Exercise requirements ->
What follows is a listing; repeat exactly, and only, its lines from the one holding "QBY气动隔膜泵,气动隔膜泵报价,气动隔膜泵厂家" through the last, leaving any pictures out.
Top of Information provided
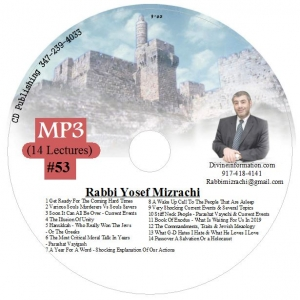 MP3 Lectures #53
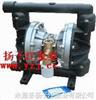 QBY气动隔膜泵,气动隔膜泵报价,气动隔膜泵厂家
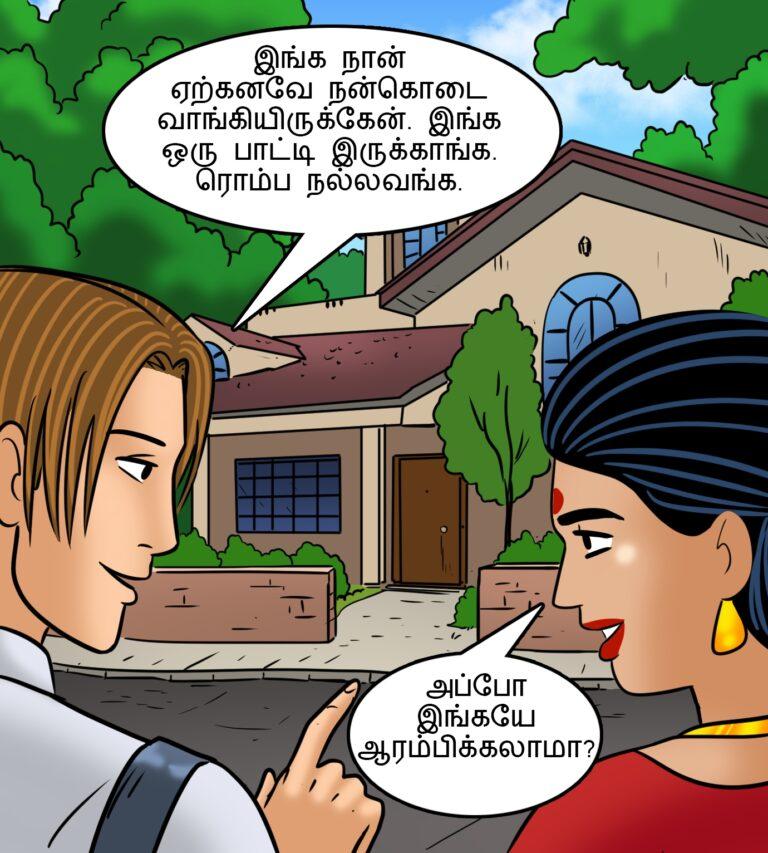 Velamma - Episode 110 - Tamil - Page 008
Bottom of Information provided
Written response ->
 QBY气动隔膜泵,气动隔膜泵报价,气动隔膜泵厂家
 Velamma - Episode 110 - Tamil - Page 008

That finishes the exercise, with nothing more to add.